December 25, Christmas Day.—All together again, the returned and the steadfast, we sat down to our Christmas dinner. There was more love than with the ‘stalled ox’ of former times; but of herbs none. We forgot our discomforts in the blessings which adhered to us still; and when we thought of the long road ahead of us, we thought of it hopefully. I pledged myself to give them their next Christmas with their homes; and each of us drank his ‘absent friends’ with ferocious zest over one-eighteenth part of a bottle of sillery,—the last of its hamper.”

We entered upon the New-Year 1851 with mingled feelings of hope and dismay. The long, dull, dreary months of January and February “dragged their slow length along” without much variety or incidents worth noting. We devised plans by which we hoped to be able to get away from our frozen fortress, but could do nothing in the way of execution until the much-longed-for light re-appeared.

February 10.—At length we have prognostications of the return of the blessed sun. The day is beginning to glow with its rays. The south at noon has almost an orange tinge. In ten days his direct rays will reach our hill tops, and in a week after he will be dispensing his blessed medicine among our sufferers.”

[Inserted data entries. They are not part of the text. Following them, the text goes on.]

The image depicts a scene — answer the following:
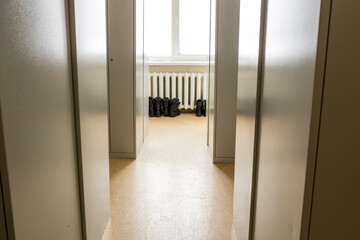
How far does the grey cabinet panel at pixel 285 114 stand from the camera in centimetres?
88

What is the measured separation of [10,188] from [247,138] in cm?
105

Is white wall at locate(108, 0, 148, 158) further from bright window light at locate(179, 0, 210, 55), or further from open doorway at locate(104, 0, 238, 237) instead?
bright window light at locate(179, 0, 210, 55)

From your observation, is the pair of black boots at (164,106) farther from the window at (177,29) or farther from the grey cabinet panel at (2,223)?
the grey cabinet panel at (2,223)

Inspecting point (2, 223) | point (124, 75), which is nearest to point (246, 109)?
point (2, 223)

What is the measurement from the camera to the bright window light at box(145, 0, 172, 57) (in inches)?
209

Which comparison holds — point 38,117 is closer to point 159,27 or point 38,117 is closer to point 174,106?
point 174,106

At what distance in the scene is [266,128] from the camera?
4.23ft

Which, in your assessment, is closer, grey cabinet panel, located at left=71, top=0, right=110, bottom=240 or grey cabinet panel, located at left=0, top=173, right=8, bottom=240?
grey cabinet panel, located at left=0, top=173, right=8, bottom=240

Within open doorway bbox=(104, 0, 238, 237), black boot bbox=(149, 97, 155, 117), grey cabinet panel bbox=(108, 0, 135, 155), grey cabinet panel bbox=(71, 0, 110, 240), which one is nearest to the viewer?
grey cabinet panel bbox=(71, 0, 110, 240)

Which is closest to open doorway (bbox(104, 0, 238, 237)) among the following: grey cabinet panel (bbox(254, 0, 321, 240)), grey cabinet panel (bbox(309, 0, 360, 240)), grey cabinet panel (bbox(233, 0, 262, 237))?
grey cabinet panel (bbox(233, 0, 262, 237))

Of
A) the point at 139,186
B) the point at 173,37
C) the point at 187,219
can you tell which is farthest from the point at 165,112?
the point at 187,219

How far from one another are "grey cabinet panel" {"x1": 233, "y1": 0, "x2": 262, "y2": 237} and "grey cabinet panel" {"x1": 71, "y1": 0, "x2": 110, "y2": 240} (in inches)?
28.1

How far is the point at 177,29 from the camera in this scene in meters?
5.39

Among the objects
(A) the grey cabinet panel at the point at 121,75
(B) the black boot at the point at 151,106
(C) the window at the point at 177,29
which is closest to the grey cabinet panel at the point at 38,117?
(A) the grey cabinet panel at the point at 121,75
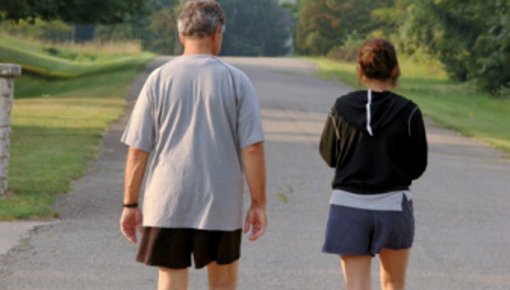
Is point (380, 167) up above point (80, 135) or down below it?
above

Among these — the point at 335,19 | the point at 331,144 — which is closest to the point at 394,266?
the point at 331,144

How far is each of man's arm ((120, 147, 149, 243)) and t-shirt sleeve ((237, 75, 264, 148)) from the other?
45cm

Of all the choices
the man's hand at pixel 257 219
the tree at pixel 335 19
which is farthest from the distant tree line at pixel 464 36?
the man's hand at pixel 257 219

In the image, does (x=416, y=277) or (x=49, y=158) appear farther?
(x=49, y=158)

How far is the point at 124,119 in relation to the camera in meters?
22.8

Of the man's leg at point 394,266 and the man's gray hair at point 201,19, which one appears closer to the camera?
the man's gray hair at point 201,19

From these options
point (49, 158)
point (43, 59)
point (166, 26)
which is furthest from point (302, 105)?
point (166, 26)

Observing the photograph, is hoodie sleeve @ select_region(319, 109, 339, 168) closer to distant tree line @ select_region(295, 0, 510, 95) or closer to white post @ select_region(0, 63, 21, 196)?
white post @ select_region(0, 63, 21, 196)

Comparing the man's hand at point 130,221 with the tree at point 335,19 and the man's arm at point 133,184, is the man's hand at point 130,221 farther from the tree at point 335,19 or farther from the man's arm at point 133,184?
the tree at point 335,19

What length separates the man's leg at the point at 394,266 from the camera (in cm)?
579

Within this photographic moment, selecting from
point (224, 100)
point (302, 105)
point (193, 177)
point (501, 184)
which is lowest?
point (302, 105)

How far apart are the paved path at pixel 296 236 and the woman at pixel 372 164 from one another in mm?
2484

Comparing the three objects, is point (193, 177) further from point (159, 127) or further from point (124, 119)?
point (124, 119)

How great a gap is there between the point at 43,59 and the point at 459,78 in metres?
20.3
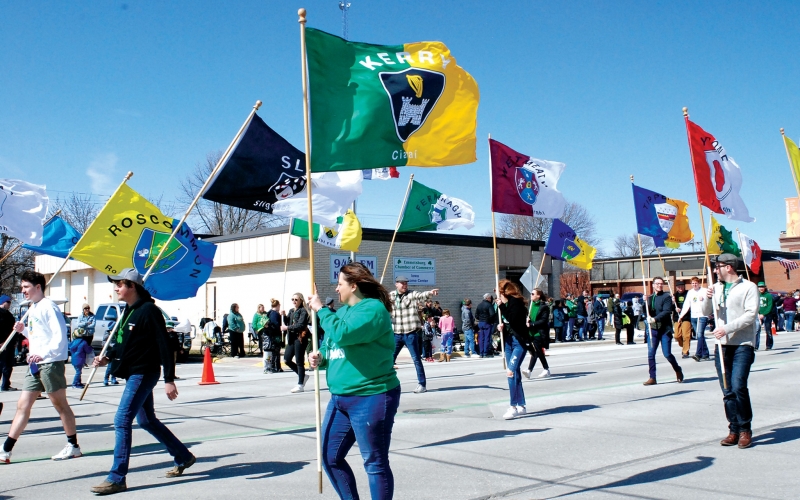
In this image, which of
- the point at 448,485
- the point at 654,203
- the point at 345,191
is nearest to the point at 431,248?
the point at 654,203

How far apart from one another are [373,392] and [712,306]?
530 centimetres

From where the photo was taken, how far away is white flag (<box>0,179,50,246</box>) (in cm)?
1095

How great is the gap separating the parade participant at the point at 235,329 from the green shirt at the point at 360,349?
2080cm

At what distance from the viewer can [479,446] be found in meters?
8.06

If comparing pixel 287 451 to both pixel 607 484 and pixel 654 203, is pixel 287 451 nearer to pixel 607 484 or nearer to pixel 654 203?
pixel 607 484

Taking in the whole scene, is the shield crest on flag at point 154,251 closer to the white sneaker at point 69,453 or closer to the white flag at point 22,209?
the white flag at point 22,209

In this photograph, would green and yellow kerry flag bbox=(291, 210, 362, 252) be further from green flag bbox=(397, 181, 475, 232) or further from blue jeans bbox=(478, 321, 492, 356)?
blue jeans bbox=(478, 321, 492, 356)

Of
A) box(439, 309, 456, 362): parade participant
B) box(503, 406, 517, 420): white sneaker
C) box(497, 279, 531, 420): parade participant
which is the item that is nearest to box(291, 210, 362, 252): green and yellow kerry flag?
box(497, 279, 531, 420): parade participant

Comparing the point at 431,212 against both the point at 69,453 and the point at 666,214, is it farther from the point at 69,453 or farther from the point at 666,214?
the point at 69,453

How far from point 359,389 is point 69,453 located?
4.57 m

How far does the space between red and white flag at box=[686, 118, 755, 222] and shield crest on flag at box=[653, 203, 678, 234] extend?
6.13 m

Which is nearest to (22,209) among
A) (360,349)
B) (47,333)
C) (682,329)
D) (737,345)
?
(47,333)

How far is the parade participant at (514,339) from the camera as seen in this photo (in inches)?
389

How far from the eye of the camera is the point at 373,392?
184 inches
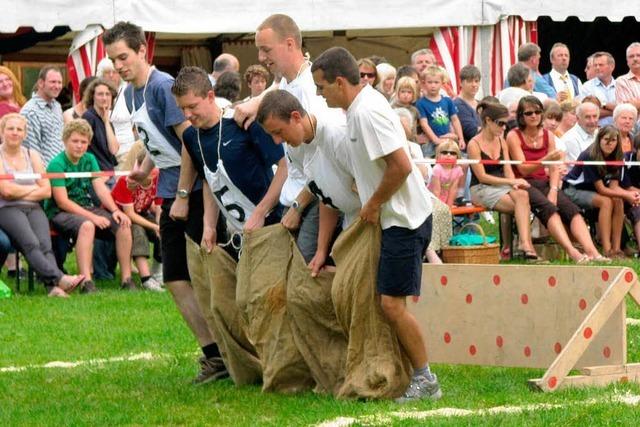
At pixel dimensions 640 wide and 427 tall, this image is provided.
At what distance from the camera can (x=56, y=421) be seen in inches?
282

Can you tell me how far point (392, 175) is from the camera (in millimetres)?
6883

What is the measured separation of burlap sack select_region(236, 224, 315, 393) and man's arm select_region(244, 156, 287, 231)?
5 cm

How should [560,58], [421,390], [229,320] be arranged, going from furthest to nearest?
[560,58] → [229,320] → [421,390]

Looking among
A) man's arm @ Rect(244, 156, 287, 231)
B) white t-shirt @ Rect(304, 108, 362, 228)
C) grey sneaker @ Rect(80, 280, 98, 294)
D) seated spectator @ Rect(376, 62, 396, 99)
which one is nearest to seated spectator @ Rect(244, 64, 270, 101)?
seated spectator @ Rect(376, 62, 396, 99)

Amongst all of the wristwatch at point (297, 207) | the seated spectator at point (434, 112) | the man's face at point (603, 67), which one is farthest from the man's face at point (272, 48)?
the man's face at point (603, 67)

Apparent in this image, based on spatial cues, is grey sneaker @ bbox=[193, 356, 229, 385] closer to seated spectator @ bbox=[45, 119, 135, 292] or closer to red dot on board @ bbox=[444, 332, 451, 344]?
red dot on board @ bbox=[444, 332, 451, 344]

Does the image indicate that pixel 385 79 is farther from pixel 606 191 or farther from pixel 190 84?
pixel 190 84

It is hardly worth while to inflict on the reader a succession of journal-records like these. They tell of nothing but the varying symptoms of sick men, dreary, profitless hunts, relieved now and then by the signalised incident of a killed rabbit or a deer seen, and the longed-for advent of the solar light.

We worked on board—those of us who could work at all—at arranging a new gangway with a more gentle slope, to let some of the party crawl up from their hospital into the air. We were six, all told, out of eighteen, who could affect to hunt, cook, or nurse.

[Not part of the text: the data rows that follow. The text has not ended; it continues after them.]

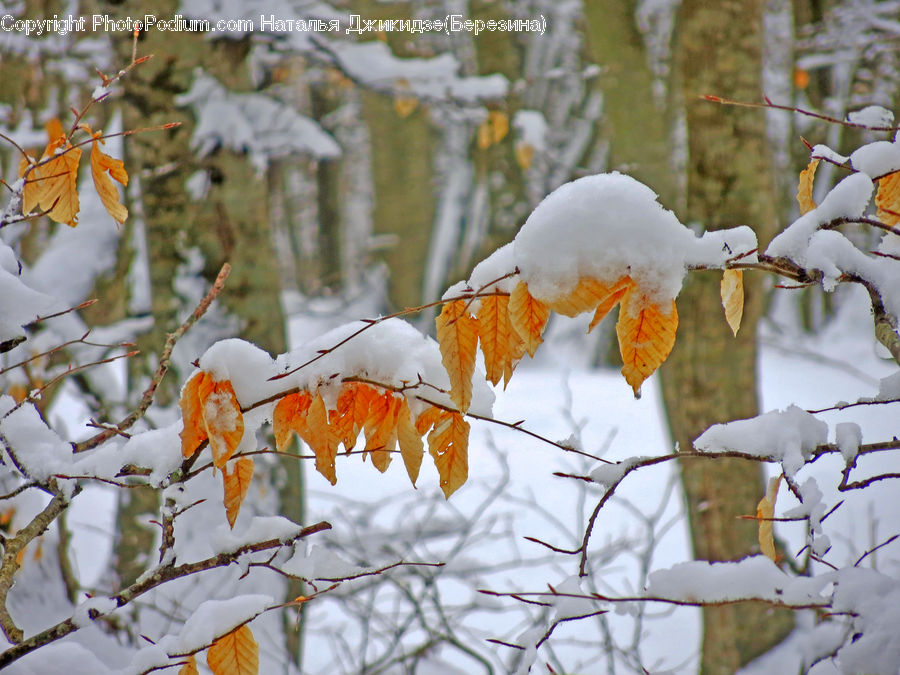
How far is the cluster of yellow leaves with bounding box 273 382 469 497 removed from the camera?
0.95 meters

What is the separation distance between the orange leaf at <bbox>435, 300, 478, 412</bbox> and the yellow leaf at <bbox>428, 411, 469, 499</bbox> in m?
0.10

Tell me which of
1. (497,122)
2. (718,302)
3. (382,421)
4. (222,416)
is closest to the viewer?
(222,416)

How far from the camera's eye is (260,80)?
10.5ft

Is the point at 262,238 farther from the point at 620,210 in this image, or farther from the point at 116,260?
the point at 620,210

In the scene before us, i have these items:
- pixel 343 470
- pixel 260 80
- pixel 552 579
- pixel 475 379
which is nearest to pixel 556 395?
pixel 343 470

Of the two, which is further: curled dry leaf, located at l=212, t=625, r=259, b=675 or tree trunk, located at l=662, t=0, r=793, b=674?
tree trunk, located at l=662, t=0, r=793, b=674

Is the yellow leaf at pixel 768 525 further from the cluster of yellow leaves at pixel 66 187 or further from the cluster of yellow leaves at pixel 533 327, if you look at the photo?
the cluster of yellow leaves at pixel 66 187

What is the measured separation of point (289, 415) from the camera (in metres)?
1.02

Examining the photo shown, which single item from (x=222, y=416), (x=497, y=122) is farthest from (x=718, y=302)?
(x=222, y=416)

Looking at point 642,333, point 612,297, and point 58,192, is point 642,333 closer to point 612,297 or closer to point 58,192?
point 612,297

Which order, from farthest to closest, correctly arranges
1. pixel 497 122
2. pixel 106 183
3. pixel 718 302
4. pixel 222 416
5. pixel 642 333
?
pixel 497 122
pixel 718 302
pixel 106 183
pixel 222 416
pixel 642 333

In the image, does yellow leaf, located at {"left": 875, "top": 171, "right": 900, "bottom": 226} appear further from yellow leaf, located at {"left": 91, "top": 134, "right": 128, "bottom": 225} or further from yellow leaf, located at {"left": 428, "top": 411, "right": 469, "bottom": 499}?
yellow leaf, located at {"left": 91, "top": 134, "right": 128, "bottom": 225}

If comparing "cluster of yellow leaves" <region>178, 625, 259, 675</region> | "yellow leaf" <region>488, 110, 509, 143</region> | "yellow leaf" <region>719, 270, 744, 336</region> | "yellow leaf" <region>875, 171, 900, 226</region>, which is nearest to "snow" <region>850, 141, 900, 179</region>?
"yellow leaf" <region>875, 171, 900, 226</region>

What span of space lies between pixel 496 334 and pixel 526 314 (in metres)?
0.10
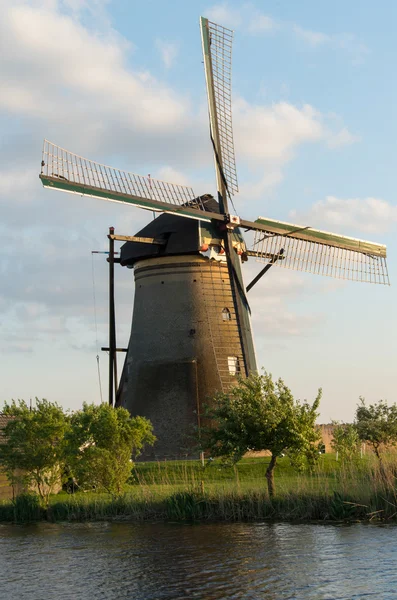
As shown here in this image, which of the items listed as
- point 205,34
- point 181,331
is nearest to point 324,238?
point 181,331

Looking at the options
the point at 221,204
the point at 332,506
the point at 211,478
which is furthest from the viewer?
the point at 221,204

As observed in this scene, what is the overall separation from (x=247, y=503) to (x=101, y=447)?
5881mm

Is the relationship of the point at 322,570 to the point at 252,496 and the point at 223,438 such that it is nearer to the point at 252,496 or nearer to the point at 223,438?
the point at 252,496

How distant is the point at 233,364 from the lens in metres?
33.6

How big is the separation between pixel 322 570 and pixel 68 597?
443 centimetres

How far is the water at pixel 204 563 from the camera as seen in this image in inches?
538

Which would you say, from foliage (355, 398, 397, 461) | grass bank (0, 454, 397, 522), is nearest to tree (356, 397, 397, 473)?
foliage (355, 398, 397, 461)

For myself, my thoughts had occupation enough in the question of our closing labours. I never lost my hope. I looked to the coming spring as full of responsibilities; but I had bodily strength and moral tone enough to look through them to the end. A trust, based on experience as well as on promises, buoyed me up at the worst of times. Call it fatalism, as you ignorantly may, there is that in the story of every eventful life which teaches the inefficiency of human means and the present control of a Supreme Agency. See how often relief has come at the moment of extremity, in forms strangely unsought, almost at the time unwelcome; see, still more, how the back has been strengthened to its increasing burden, and the heart cheered by some conscious influence of an unseen Power.